Simak Rekomendasi Saham Hari Ini, TLKM, PGEO, ADMR, HOKI, dan GJTL
JAKARTA, investortrust.id - Indeks harga saham gabungan (IHSG) berpotensi melemah, dengan indeks diperkirakan bergerak di range 7.230-7.320 pada perdagangan hari ini. Tim Riset InvestasiKu merekomendasi sejumlah saham layak dicermati investor, yakni Telkom Indonesia (TLKM), Pertamina Geothermal Energy (PGEO), Adaro Minerals Indonesia (ADMR), Buyung Poetra Sembada (HOKI), dan Gajah Tunggal (GJTL).
“Berbeda dengan bursa Asia, kemarin, IHSG berhasil melanjutkan penguatan sebesar 0,24% ke level 7.287. Penguatan IHSG ditopang oleh berlanjutnya tren penguatan rupiah terhadap USD, hal ini memberi sentimen positif, secara khusus pada sektor industrial yang berhasil memimpin penguatan indeks sektoral sebesar 0,52%,” kata analis Cheril Tanuwijaya membeberkan hasil analisis Tim Riset InvestasiKu, Jakarta, Kamis (11/7/2024).
Baca Juga
Harga Emas Antam per 1 Gram Turun Kamis Pagi, Cek Rinciannya
Di tengah penguatan IHSG yang terjadi, kemarin, masih terdapat indeks harga saham sektor yang melemah. Ini adalah indeks sektor teknologi sebesar 0,71%.
Sementara itu, investor asing mencatatkan aksi net sell di pasar reguler dengan nilai yang relatif terbatas yaitu Rp 28 miliar. Sentimen positif berasal dari komentar dovish Ketua The Fed Jerome Powell, yang berpotensi menopang penguatan sektor teknologi dan properti.
Bursa Global Rally
Sementara itu, bursa saham global mayoritas kompak rally kemarin waktu setempat. Hal ini berkat komentar Powell.
Pada pertemuan Komite Jasa Keuangan DPR Amerika Serikat, Ketua The Fed Jerome Powell menyampaikan keyakinannya dalam memerangi inflasi di negara dengan perekonomian terbesar di dunia itu. Bahkan dengan data-data terkini, ia melihat ekonomi AS semakin dekat dengan kondisi soft landing, di mana hal itu terlihat mustahil pada 2022 saat inflasi AS mencetak rekor tertinggi dalam 40 tahun terakhir.

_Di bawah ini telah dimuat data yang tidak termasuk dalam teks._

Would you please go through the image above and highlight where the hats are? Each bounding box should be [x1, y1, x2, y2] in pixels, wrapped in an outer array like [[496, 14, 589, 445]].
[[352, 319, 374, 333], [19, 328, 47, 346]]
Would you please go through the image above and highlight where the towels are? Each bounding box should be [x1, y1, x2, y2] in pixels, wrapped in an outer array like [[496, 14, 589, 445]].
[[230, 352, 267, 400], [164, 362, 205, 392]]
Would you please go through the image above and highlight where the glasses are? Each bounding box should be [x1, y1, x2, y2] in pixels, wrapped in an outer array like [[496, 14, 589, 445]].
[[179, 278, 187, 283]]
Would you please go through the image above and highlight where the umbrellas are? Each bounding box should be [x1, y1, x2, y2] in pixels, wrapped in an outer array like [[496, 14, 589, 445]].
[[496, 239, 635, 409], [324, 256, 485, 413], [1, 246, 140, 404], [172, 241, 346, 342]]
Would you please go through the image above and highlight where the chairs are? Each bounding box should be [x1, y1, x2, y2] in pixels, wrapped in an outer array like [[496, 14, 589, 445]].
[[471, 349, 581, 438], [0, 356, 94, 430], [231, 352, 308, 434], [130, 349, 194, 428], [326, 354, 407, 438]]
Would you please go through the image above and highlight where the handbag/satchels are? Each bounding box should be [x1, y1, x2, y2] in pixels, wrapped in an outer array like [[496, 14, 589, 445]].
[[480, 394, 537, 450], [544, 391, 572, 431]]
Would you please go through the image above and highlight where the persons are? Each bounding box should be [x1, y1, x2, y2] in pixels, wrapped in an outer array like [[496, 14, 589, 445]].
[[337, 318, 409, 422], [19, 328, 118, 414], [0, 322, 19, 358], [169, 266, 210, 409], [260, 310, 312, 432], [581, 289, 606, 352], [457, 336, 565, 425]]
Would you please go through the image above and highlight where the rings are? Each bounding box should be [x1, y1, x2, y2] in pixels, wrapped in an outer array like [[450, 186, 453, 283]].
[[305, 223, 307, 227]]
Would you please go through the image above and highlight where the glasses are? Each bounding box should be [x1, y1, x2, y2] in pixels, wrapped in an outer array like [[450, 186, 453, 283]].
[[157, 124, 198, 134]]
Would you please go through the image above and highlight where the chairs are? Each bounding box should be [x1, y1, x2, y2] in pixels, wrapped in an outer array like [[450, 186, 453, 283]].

Dengan komentar tengah tahun The Fed, pelaku pasar semakin optimistis suku bunga akan dipangkas setidaknya 2 kali di tahun 2024. Bursa saham AS merespons positif dengan indeks S&P 500 dan Nasdaq yang kembali mencetak rekor tertinggi selama 5 hari berturut-turut.
Baca Juga
Bursa saham Eropa juga rebound setelah komentar dari Kepala Ekonom Bank of England (BoE) Huw Pill yang menegaskan peluang pemangkasan suku bunga di masa depan, namun saat ini inflasi dan pasar tenaga kerja masih terlalu kuat. Selain itu, saham produsen otomotif Eropa kompak rebound seiring penerapan kenaikan tarif kendaraan asal Tiongkok.
Di Asia, rilis data inflasi Tiongkok periode Juni naik tipis 0,2% year on year. Ini lebih rendah dari estimasi pasar dan data bulan lalu.